### [YANG DIMINTA]
**1.** Salin dengan tepat semua bagian teks tentang Sultan Ageng Tirtayasa, mulai dari "Abdul Fatah merupakan" ke bawah hingga "memerintah selama setahun.".
**2.** Dari teks tentang Sultan Ageng Tirtayasa, daftarkan semua nama putera yang diawali dengan "Raden".
**3.** Jawablah pertanyaan berikut berdasarkan teks tentang Sultan Ageng Tirtayasa.
(a) Pada tahun berapa Sultan Ageng Tirtayasa lahir?
(b) Di dusun apa ia mendirikan keraton baru?
(c) Dari negeri mana saja ulama besar didatangkan untuk pasukan Banten?

### [PETIKAN TEKS]
========================================================================
Nama : Sultan Ageng Tirtayasa (Abu al-Fath Abdulfattah)
Lahir : 1631, Banten
Wafat : 1695, Jakarta
Ayah : Abdul Ma’ali Ahmad
Ibu : Ratu Martakusuma
Sultan Ageng Tirtayasa adalah raja Kesultanan Banten yang memerintah di abad
ke-17. Perjalanan hidupnya dikenang oleh orang-orang banyak setelahnya, beliau
melakukan perjuangan panjang untuk menghadapi penjajah Belanda.
Sultan Ageng Tirtayasa pada masa kecil bernama Abdul Fatah, merupakan
keturunan dari Sultan Abu al-Ma’ali Ahmad (Sultan Banten periode 1640-1650)
dan Ratu Martakusuma. Nama Sultan Ageng Tirtayasa berasal saat dirinya
mendirikan keraton baru di dusun Tirtayasa (sekarang terletak di Kabupaten
Serang).
Abdul Fatah merupakan pewaris tahta kesultanan Banten. Beliau diangkat sebagai
Sultan Muda dengan gelar Pangeran Dipati saat ayahnya (Sultan Abu al-Ma’ali
Ahmad) wafat. Tapi setelah ayahnya wafat, estafet kepemimpinan Kesultanan
Banten dipegang oleh kakeknya -Sultan Abul Mufakhir Mahmud Abdul Qadir- yang
hanya sempat memerintah selama setahun.
Sultan Ageng Tirtayasa memiliki 18 orang putera:
- Abu Nashar Abdulqahar
- Pangeran Purbaya
- Tubagus Abdul
- Tubagus Rajaputra
- Tubagus Husaen
- Tubagus Ingayudadipura
- Raden Mandaraka
- Raden Saleh
- Raden Rum
- Raden Sugiri
- Raden Muhammad
- Tubagus Rajasuta
- Raden Muhsin
- Arya Abdulalim
- Tubagus Muhammad Athif
- Tubagus Wetan
- Tubagus Kulon
- Raden Mesir
Perjuangan Sultan Ageng Tirtayasa
Setelah kakeknya wafat pada tahun 1651, Abdul Fatah atau pangeran Dipati naik
tahta sebagai Sultan Banten ke 6 dengan nama Sultan Ageng Tirtayasa. Usianya
masih sangat muda saat naik tahta, sekitar usia 20 tahun.
Selain menjalani roda pemerintahan dan administrasi negara, Sultan Ageng
Tirtayasa dikenal sangat menaruh perhatian tinggi terhadap perkembangan agama
Islam di wilayah kekuasaannya, kehidupannya sangat dekat dengan para ulama.
Selain itu, Sultan Ageng Tirtayasa dikenal sangat ahli dalam strategi perang,
perannya sangat kentara ketika dirinya turun tangan langsung untuk membina
mental para pasukan Kesultanan Banten, para pasukannya didiknya untuk dekat
dengan ajaran Islam, bahkan Sultan mendatangkan para ulama besar dari negeri
Arab dan Aceh untuk menguatkan iman dan menyebarkan kebaikan ke dalam
jiwa-jiwa pasukan Banten.
========================================================================
### [INFORMASI YANG DIBERIKAN]
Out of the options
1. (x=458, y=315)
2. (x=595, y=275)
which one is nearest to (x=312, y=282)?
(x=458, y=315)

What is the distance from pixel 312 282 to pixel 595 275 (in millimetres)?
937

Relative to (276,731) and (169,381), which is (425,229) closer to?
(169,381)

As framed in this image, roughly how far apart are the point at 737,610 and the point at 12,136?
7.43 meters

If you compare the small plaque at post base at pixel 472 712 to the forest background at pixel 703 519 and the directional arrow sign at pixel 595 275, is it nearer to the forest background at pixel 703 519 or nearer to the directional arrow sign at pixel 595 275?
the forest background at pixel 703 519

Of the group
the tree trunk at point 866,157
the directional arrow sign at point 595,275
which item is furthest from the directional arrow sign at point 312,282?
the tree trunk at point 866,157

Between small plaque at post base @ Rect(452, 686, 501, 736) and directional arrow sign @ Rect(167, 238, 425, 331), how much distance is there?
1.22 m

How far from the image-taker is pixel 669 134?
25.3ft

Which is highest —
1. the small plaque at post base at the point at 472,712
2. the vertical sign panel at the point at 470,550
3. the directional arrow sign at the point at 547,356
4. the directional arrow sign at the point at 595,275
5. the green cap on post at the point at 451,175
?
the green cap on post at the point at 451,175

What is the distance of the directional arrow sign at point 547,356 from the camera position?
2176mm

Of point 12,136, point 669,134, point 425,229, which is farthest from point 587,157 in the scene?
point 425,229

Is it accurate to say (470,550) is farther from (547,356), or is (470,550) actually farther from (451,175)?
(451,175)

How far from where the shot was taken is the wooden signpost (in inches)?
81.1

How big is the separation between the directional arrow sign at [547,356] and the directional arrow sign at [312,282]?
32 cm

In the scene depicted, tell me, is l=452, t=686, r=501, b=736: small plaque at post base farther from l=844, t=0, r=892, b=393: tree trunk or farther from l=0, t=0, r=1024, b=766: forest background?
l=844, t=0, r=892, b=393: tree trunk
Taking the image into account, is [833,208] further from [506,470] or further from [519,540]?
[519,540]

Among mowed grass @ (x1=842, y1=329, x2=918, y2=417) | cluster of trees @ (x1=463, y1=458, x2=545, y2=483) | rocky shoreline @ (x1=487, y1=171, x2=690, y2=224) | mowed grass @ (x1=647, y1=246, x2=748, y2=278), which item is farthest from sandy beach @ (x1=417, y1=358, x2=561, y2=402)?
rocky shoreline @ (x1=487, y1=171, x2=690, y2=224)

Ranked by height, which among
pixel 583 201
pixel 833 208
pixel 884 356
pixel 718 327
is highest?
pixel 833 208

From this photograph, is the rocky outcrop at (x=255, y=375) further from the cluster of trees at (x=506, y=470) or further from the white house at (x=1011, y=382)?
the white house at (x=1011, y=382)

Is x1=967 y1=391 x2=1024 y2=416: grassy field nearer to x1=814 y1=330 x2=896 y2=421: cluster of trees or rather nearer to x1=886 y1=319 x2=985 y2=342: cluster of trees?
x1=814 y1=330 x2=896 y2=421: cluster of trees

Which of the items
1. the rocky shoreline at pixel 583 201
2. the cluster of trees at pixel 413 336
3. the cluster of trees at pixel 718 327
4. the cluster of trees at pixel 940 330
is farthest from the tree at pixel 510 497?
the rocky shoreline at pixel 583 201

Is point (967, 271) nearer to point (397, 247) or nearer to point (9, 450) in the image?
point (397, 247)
========================================================================
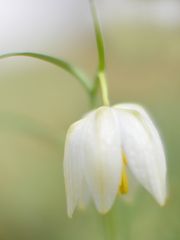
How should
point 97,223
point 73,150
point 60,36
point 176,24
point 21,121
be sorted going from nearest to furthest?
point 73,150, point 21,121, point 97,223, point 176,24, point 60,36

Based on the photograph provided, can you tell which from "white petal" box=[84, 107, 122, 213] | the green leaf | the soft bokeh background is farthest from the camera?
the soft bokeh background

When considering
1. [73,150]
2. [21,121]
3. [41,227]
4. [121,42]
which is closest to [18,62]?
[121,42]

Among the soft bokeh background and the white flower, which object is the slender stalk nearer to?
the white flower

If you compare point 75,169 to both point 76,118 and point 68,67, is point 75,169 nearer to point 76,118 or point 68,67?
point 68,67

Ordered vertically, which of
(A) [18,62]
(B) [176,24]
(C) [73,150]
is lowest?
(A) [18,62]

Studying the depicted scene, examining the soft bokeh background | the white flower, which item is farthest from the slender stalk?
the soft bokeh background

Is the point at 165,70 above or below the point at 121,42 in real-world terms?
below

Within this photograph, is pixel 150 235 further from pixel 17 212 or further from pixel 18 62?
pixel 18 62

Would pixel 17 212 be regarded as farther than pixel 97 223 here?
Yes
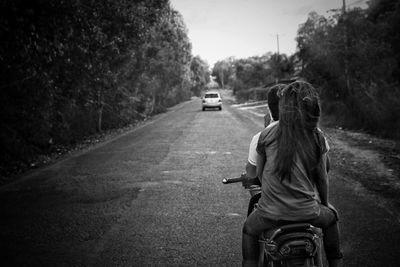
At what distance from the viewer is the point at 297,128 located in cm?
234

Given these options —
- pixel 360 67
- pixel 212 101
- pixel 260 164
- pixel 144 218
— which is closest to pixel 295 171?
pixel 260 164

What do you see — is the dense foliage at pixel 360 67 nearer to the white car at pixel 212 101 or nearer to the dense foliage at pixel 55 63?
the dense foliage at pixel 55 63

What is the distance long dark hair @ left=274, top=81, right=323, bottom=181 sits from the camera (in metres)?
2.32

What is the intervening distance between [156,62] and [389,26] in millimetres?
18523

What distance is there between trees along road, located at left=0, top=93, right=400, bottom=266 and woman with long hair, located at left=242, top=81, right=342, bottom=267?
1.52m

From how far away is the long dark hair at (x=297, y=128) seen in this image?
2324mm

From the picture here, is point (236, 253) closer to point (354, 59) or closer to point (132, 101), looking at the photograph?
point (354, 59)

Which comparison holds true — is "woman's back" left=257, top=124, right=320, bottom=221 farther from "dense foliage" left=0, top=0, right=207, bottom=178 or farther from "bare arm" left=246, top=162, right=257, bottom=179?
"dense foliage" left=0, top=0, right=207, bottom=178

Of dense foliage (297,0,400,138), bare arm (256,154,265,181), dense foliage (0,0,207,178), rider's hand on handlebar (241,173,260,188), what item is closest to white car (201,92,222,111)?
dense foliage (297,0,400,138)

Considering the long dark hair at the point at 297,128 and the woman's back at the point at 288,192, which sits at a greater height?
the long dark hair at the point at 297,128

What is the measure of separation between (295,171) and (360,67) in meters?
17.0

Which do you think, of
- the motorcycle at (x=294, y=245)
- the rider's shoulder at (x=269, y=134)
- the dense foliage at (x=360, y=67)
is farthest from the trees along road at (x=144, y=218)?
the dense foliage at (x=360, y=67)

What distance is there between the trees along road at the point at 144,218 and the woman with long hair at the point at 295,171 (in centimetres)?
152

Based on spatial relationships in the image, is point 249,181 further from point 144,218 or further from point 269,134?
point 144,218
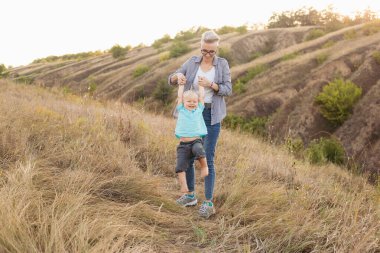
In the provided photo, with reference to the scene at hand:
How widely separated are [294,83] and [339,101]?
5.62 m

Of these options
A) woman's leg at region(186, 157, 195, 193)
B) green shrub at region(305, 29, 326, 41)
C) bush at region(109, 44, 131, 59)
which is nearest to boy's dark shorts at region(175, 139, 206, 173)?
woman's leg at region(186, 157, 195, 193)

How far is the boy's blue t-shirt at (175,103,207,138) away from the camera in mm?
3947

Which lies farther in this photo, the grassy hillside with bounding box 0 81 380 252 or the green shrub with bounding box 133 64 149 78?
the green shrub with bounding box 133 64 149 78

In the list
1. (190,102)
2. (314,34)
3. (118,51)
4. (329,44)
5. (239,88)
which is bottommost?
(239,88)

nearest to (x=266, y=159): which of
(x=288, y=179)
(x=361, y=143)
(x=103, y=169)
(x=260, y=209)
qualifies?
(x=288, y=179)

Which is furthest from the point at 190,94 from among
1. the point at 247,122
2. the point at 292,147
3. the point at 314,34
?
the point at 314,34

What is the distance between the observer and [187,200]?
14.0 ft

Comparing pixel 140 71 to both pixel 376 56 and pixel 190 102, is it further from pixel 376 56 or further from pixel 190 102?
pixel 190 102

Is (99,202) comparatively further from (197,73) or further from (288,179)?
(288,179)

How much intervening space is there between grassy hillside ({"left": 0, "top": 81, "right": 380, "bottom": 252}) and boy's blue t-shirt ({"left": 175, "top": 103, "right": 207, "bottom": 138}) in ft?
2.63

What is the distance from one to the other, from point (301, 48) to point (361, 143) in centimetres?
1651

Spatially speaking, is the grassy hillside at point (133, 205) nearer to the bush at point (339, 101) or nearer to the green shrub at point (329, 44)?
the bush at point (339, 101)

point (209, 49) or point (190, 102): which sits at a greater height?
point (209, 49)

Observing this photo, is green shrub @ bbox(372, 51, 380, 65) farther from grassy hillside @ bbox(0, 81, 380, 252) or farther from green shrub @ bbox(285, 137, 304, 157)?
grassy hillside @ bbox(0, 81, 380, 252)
========================================================================
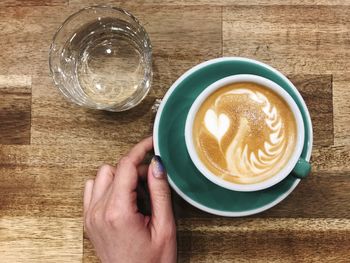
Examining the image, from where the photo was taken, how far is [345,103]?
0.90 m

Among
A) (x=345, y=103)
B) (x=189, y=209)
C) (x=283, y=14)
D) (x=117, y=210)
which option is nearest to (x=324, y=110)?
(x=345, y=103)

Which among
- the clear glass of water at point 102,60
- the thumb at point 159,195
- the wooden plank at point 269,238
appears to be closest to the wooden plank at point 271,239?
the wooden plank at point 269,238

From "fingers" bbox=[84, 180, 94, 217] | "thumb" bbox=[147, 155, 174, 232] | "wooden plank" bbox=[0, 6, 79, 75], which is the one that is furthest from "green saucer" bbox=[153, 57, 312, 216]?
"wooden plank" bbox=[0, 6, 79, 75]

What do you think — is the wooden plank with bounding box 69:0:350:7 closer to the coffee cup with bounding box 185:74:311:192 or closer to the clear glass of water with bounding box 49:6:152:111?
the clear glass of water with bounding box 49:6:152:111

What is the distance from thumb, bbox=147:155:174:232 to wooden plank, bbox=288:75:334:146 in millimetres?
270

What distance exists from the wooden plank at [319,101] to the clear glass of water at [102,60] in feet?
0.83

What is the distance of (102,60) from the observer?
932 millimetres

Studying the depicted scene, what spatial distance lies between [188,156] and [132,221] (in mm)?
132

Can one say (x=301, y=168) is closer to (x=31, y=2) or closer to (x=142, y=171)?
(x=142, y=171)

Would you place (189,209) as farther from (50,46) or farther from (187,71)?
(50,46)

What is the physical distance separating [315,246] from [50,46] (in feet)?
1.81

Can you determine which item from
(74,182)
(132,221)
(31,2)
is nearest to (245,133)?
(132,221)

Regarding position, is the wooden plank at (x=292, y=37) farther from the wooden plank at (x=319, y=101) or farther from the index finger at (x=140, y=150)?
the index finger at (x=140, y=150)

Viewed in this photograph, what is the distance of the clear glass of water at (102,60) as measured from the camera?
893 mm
========================================================================
### [HASIL LATIHAN]
**1.**
Abdul Fatah merupakan pewaris tahta kesultanan Banten. Beliau diangkat sebagai
Sultan Muda dengan gelar Pangeran Dipati saat ayahnya (Sultan Abu al-Ma’ali
Ahmad) wafat. Tapi setelah ayahnya wafat, estafet kepemimpinan Kesultanan
Banten dipegang oleh kakeknya -Sultan Abul Mufakhir Mahmud Abdul Qadir- yang
hanya sempat memerintah selama setahun.

**2.**
- Raden Mandaraka
- Raden Saleh
- Raden Rum
- Raden Sugiri
- Raden Muhammad
- Raden Muhsin
- Raden Mesir

**3.**
(a) 1631
(b) Dusun Tirtayasa
(c) Arab dan Aceh